▸ What you are asked to do
Pick out the lines below that contain the string "vote" and copy them all.

Collected data entries:
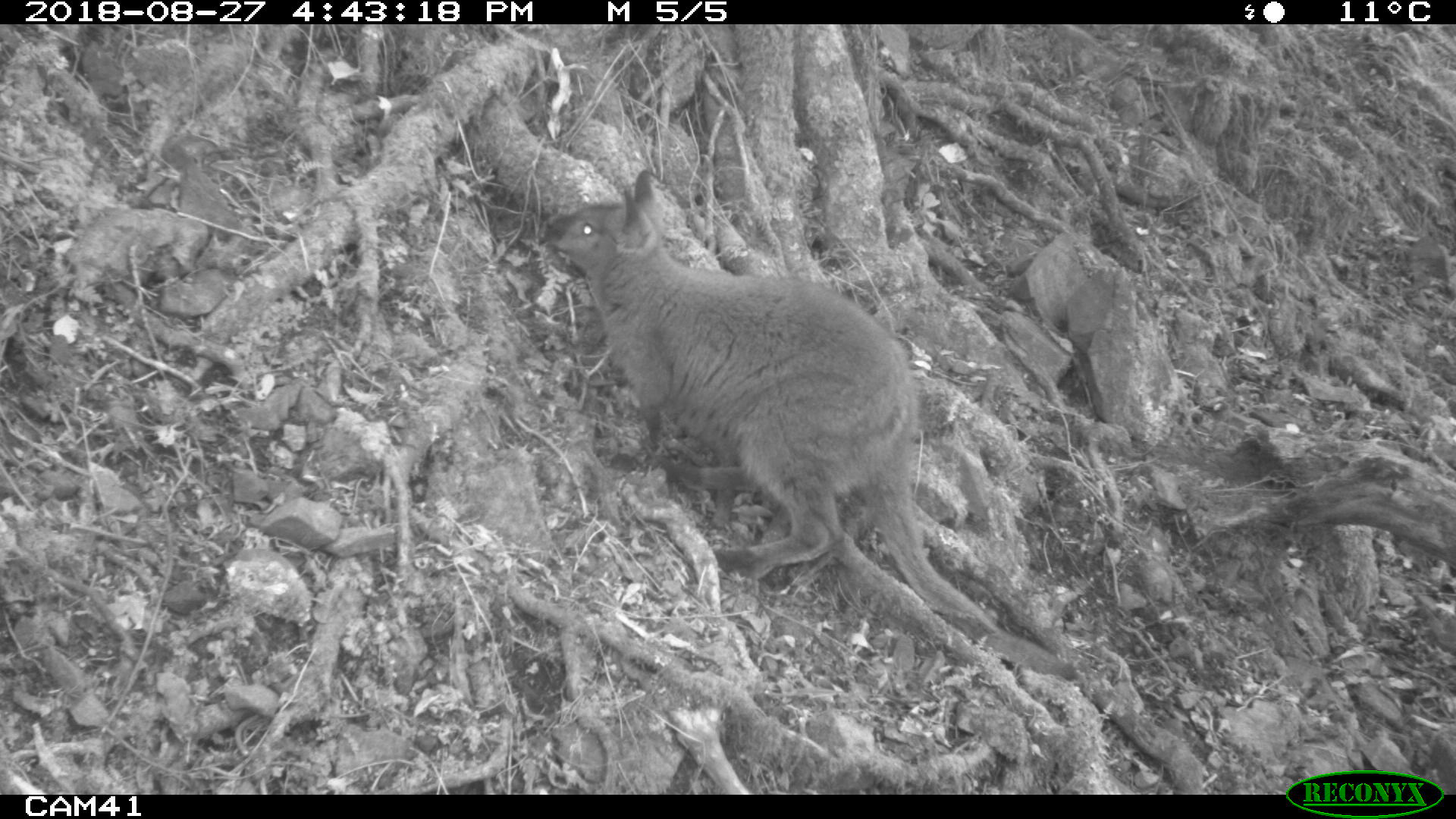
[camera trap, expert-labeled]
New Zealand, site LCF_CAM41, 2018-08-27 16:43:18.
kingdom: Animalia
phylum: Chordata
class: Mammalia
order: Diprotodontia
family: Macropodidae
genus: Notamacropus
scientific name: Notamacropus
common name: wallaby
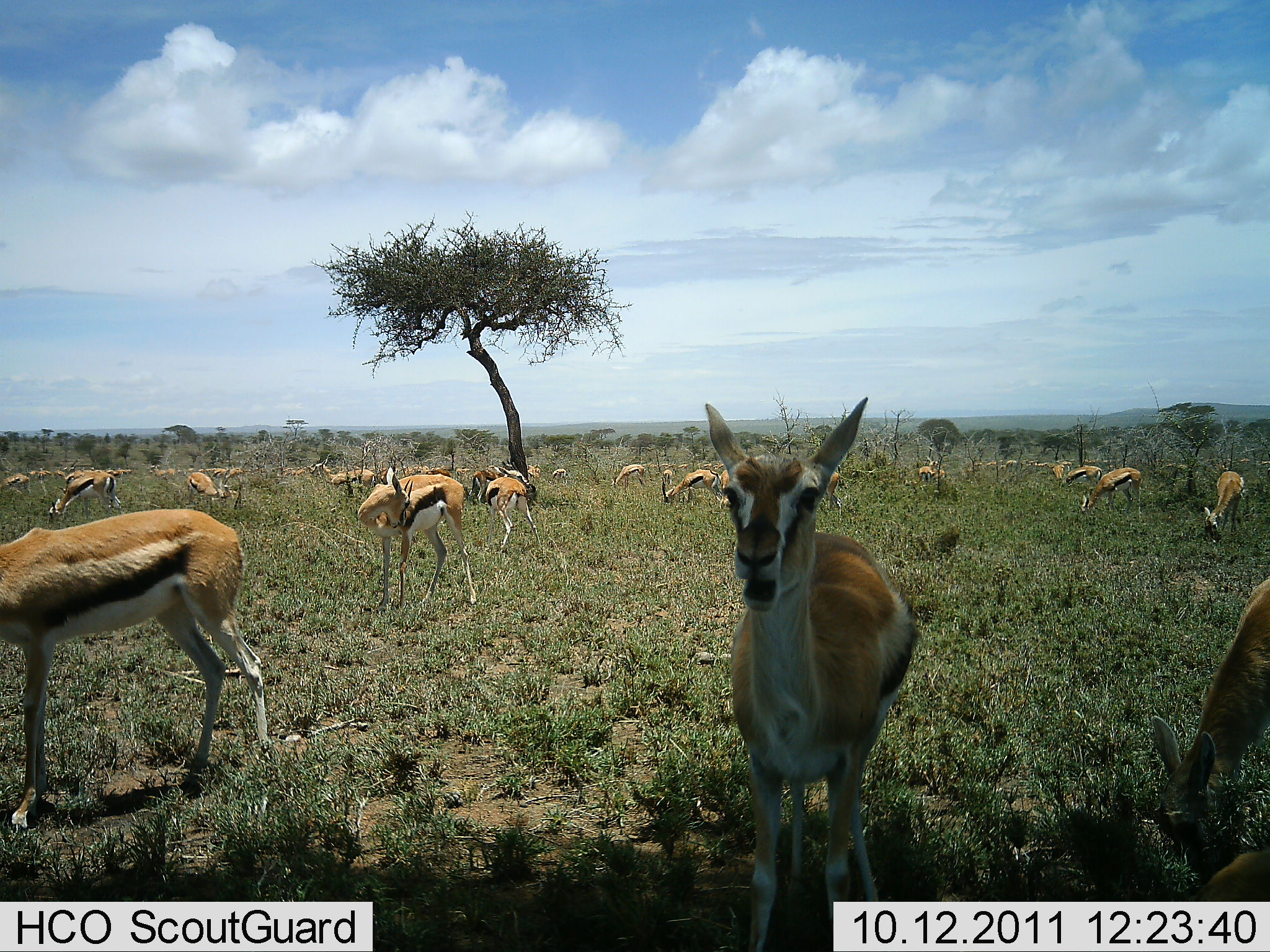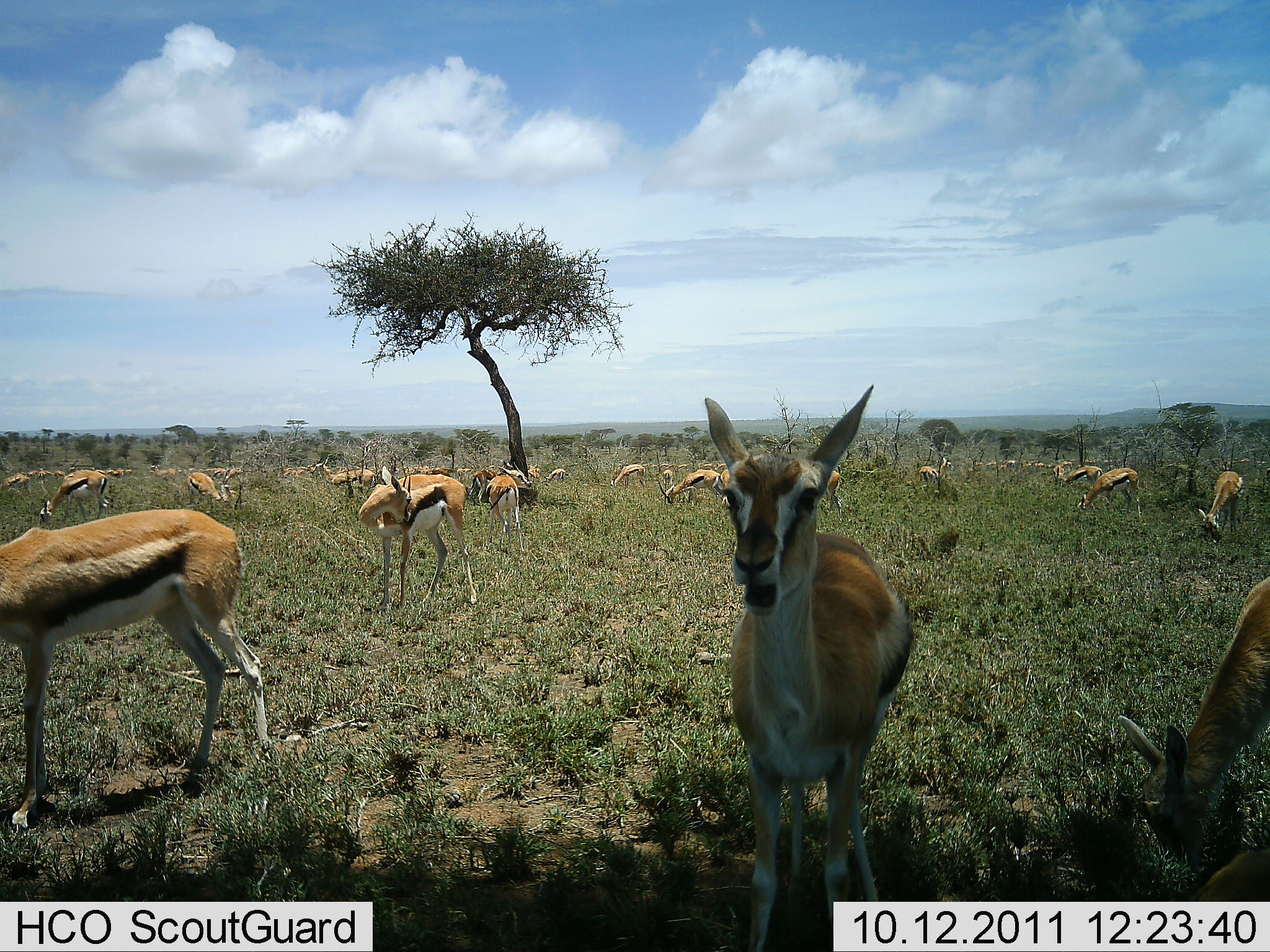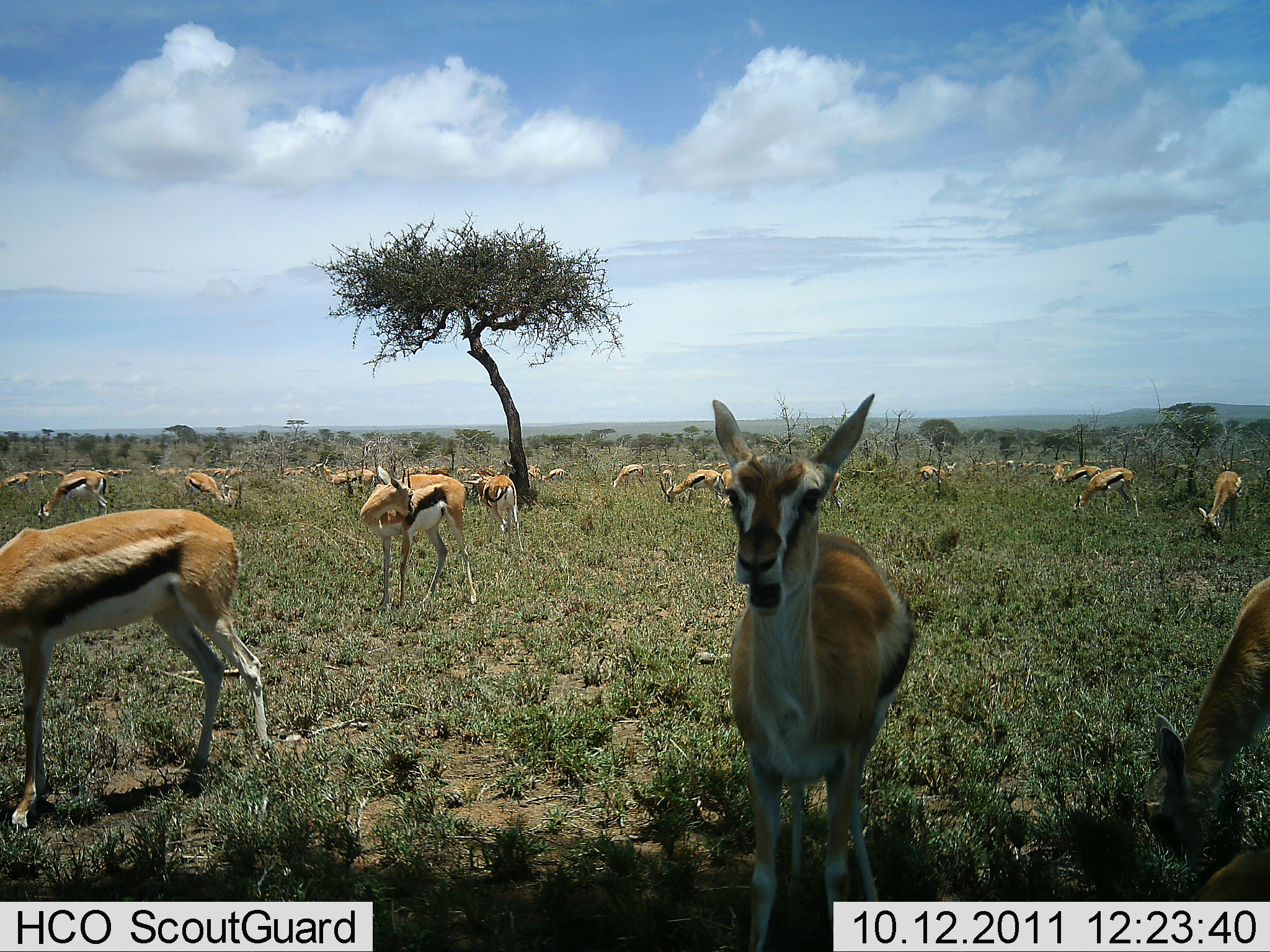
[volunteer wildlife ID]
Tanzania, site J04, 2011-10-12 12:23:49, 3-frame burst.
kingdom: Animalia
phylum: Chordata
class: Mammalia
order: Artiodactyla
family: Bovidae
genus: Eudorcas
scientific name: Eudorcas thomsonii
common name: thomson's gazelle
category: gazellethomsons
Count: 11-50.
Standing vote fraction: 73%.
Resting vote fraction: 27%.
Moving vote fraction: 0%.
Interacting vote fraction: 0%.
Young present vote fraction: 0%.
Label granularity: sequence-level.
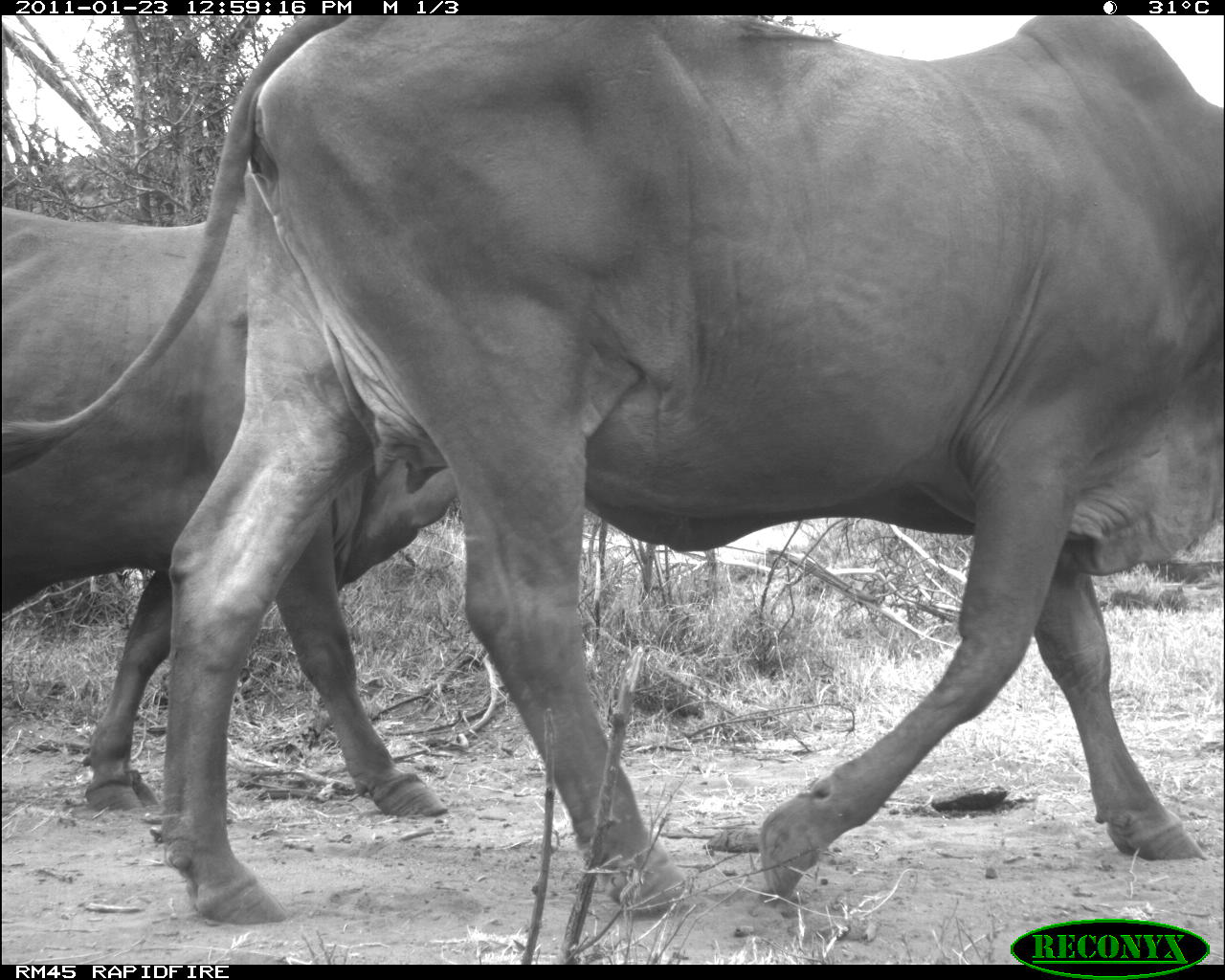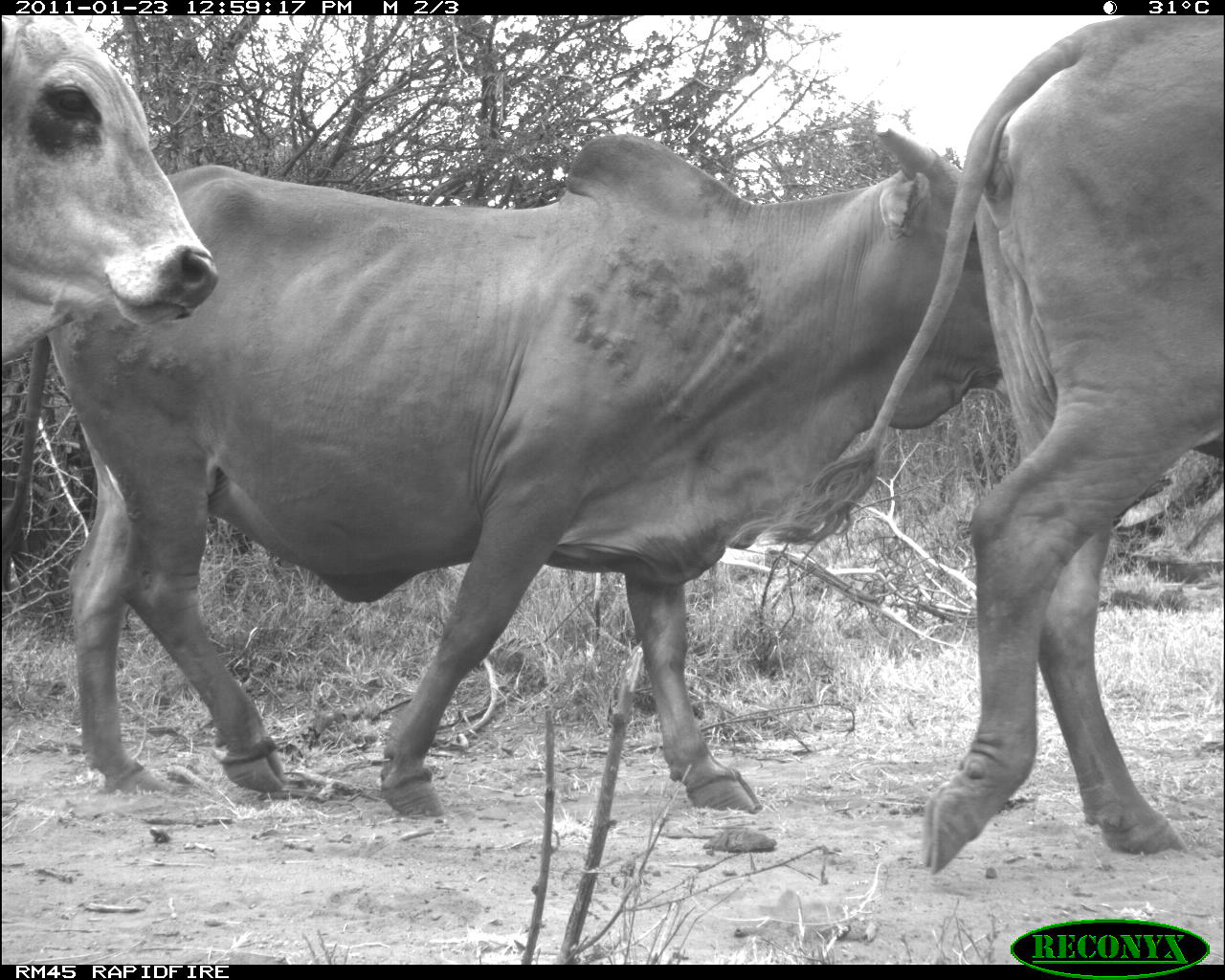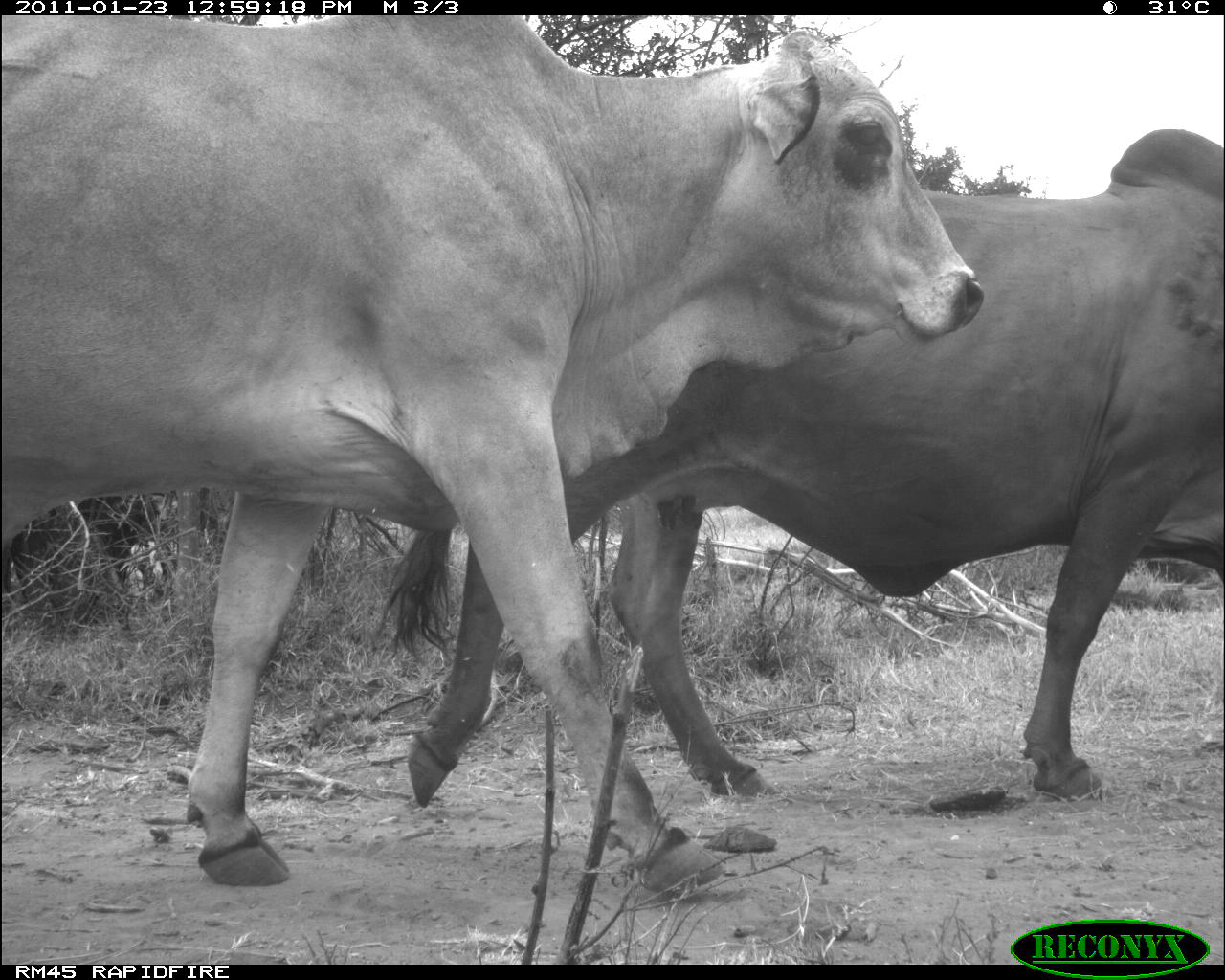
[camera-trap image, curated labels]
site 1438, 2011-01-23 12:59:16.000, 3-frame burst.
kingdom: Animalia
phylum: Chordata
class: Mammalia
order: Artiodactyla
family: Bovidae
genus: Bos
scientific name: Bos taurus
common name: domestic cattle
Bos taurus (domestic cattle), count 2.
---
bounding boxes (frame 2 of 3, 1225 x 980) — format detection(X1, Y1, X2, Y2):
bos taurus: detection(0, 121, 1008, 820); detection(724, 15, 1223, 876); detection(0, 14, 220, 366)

▸ Answer area
Standing vote fraction: 73%.
Resting vote fraction: 27%.
Moving vote fraction: 0%.
Interacting vote fraction: 0%.
Young present vote fraction: 0%.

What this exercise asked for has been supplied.